I shook my head, trying to loose the image of my husband transformed into a misshapen robot from my mind. “That’s our song!” I protested, “You monsters! Get out of my head!”
“I’m sorry. I had just finished re-tuning your old piano. Music is good for recovering patients. If you do not want me to play Pachebel’s canon, I know a variety of songs for a variety of instruments, and I can play any sheet music you provide.”
I had stopped listening at “Pachebel’s canon.” My memory was clearer than the event itself. I was singing a completely different song under my breath! It sounded grating and absurd playing it again in my head. “Ohhh…” I moaned, struggling not to burst into tears again for the fourth time in the three days since I’d been freed. “Caretaker, I’m losing my mind.”
“Diane, you are suffering from mild confusion. I am not a medical practicioner, but if I did not know your history, the fact that you became confused so soon after waking might lead me to describe this event as a perfectly natural episode of sleepwalking.”
This did little to comfort me, “But you do know my history. I thought if I got away from the stress and relaxed – the doctor told me I would get better.”
The Caretaker just looked at me for a long moment. Combined with his mannerisms, his :) looked somehow sad and contemplative. “Would you like my advice, Diane?” He asked finally.
“Uh…” I stuttered, suddenly unsure if I did want it, “W-what? What is it?”
“You should do something, Diane. Find something to occupy your time, keep your mind and body active.”
“What can I do?”
“Well,” murmured the Caretaker, “Is there anything you are passionate about?”
I sat silently on the floor slumped in the Caretaker’s arms. The arms of a machine that had stolen my husband’s name and whose friends were driving humanity to some kind of unprecedented economic extinction. A humanity so desperate that it was willing to lie, steal, and kill innocent people to save itself. Angry Grandma stirred in my chest and I felt nauseous. I heard my own voice in my head, strong and resolute, nothing like the weeping wreck I’d become. “There’s only one thing, Diane,” she said to me.
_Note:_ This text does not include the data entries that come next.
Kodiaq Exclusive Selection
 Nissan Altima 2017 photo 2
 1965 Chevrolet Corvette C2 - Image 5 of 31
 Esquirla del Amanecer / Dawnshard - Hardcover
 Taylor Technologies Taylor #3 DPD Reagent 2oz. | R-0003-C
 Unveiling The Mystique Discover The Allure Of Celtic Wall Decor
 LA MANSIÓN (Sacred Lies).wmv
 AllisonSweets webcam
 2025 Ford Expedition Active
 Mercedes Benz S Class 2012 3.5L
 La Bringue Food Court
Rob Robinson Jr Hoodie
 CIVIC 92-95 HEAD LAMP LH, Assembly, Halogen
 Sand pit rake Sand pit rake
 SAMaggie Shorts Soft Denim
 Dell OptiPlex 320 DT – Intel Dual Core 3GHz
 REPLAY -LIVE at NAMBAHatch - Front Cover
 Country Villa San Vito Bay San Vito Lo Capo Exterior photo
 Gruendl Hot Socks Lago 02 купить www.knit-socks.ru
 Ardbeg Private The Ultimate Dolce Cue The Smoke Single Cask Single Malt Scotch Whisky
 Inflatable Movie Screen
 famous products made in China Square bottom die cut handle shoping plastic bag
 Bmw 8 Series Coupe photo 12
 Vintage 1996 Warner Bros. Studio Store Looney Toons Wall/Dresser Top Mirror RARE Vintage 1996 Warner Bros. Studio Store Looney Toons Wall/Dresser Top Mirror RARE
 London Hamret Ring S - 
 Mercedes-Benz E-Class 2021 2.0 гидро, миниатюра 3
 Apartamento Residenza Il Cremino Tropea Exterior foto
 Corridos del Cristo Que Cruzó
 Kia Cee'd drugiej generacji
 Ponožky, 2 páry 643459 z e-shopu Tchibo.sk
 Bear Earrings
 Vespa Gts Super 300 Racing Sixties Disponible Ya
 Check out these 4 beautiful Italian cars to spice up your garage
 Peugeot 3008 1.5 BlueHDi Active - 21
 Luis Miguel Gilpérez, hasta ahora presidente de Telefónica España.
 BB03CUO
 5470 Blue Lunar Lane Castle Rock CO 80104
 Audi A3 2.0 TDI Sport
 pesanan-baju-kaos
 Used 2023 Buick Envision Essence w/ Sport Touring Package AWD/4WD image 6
I moaned, “But everything I do just makes things worse.” Angry Grandma ignored me. “There’s only one thing left,” she insisted, “that’s worth being passionate about.”
Then, for a moment, I forgot Diane, the miserable old woman with nothing left in her life but robots and regrets. I was Diane Wallace, wife of Walter Wallace, martyr to a cause he believed in. I called attention the bad business practice of automated door-to-door solicitation in Pennsylvania, I brokered peace between humans and Helpers in Montana, I faced off against a psychotic corporate executive and taught machines the values of civil rights in Michigan,all while suffering from a stroke. A tear dropped from my eye, but it was not the tear I had desperately held back before. As I tried to get myself up, the Caretaker stood and offered me a hand, but I refused. I dragged myself to the dinner table and, with some effort, pulled to my feet.
I held my head high, and the Caretaker looked up at me with what I imagined must be a :) of surprise and respect. It was so easy to forget how small they all were. I, on the other hand, was big. I was Angry Grandma, and if I still didn’t know what to do, I was going to figure it out.